• PROBLEM A: Count the rows that contain the string "chair", treating uppercase and lowercase as different, and give only the number.

Besides those off-the-wall parties, the Pacific Northwest city doesn’t possess a ton of musical lore (think the Sonics, Seaweed and the Ventures), but that’s soon likely to change. Because with their debut album, Save The Baby, Enumclaw are set on riding all the way to the top — and they refuse to slow down until everyone knows their name.
The record’s 11 songs push that desire into motion even further, anchored by a reverence for pop music (the band dig Maggie Rogers, Florence + The Machine and Kacey Musgraves, to name a few), hip-hop swagger and some fat distortion. At its core, Save The Baby is a vulnerable, undeniably fun record. It’s an album meant to jam out to with your friends, to get a little bit sloppy to, to listen to alone when you need a pick-me-up. But it’s not all set to a ’90s nostalgia trip. Johnson cuts through the fuzz with his nasal timbre, exploring the struggles of the working class, unfathomable loss and repeated proclamations of wanting to be brand new. The result? Lyrics that echo poems ripped right out of a well-worn journal.
[Photo by Colin Matsui]
The process for making Save The Baby wasn’t instantaneous. For a year, Enumclaw grinded on the album. After completing their debut EP, Jimbo Demo, which features a far scuzzier sound, the group “never stopped writing songs,” Johnson says. When they first started practicing “Park Lodge,” one of the album’s most stunning cuts, it slowly transformed from a strummed song to one that featured picked guitar riffs, Cornell says. Most of the time, when Johnson brings a song to the band, it’s already in working form. But “Park Lodge” is a track that the band kicked around for months, not knowing how they could make it fit with the rest of the record. They were inspired when Edwards started to noddle its bassline one day, which sent its current arrangement toward the finish line.
“It just kept evolving,” Cornell says. “It’s so different from when Aramis [first] played it.”
“If I played it on the acoustic guitar, it’s like two different songs,” Johnson adds.
Producer Gabe Wax (Soccer Mommy, the War on Drugs) then lent his magic to the song, editing the drums and throwing synths and 808s into the mix as well. The result is the album’s most polished track, and one that explores Johnson’s struggle with fame after growing up in a two-bedroom apartment and witnessing his childhood best friend develop schizophrenia. By its end, the song bursts into a colossal release of tension, as if his emotions have no choice but to boil over.
Working with Wax also spawned hilarious results. Cornell remembers that when the band recorded “2002,” Wax made him down a shot every time he did a guitar take. After sleeping it off in the studio (“Gabe took me into the B room and put a blanket on me,” he laughs) and driving home, Cornell didn’t make it back until around 1 p.m. the following day.
“I forgot about that,” Johnson says, erupting into laughter.
“It was terrible, but it was really so funny,” Cornell says.

• DATASET EXTRACT:
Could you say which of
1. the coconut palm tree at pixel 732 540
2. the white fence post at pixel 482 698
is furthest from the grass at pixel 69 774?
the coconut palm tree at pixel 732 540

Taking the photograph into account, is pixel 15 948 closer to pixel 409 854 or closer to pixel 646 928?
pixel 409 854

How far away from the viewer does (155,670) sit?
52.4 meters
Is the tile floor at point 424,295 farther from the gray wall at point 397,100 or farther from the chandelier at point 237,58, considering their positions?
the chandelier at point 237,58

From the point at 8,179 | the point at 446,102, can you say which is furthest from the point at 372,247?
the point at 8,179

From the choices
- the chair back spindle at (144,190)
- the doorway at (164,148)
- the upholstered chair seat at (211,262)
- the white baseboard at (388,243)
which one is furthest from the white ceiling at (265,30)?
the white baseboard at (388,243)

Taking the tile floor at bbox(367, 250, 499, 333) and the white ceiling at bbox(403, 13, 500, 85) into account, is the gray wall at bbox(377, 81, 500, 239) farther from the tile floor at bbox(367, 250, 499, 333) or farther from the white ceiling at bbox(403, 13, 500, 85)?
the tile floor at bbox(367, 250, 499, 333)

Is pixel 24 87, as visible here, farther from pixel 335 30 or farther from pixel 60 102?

• PROBLEM B: Reproduce the passage of the Enumclaw article from "Working with Wax" to "erupting into laughter." without changing anything.

• RIGHT ANSWER A: 2

• RIGHT ANSWER B:
Working with Wax also spawned hilarious results. Cornell remembers that when the band recorded “2002,” Wax made him down a shot every time he did a guitar take. After sleeping it off in the studio (“Gabe took me into the B room and put a blanket on me,” he laughs) and driving home, Cornell didn’t make it back until around 1 p.m. the following day.
“I forgot about that,” Johnson says, erupting into laughter.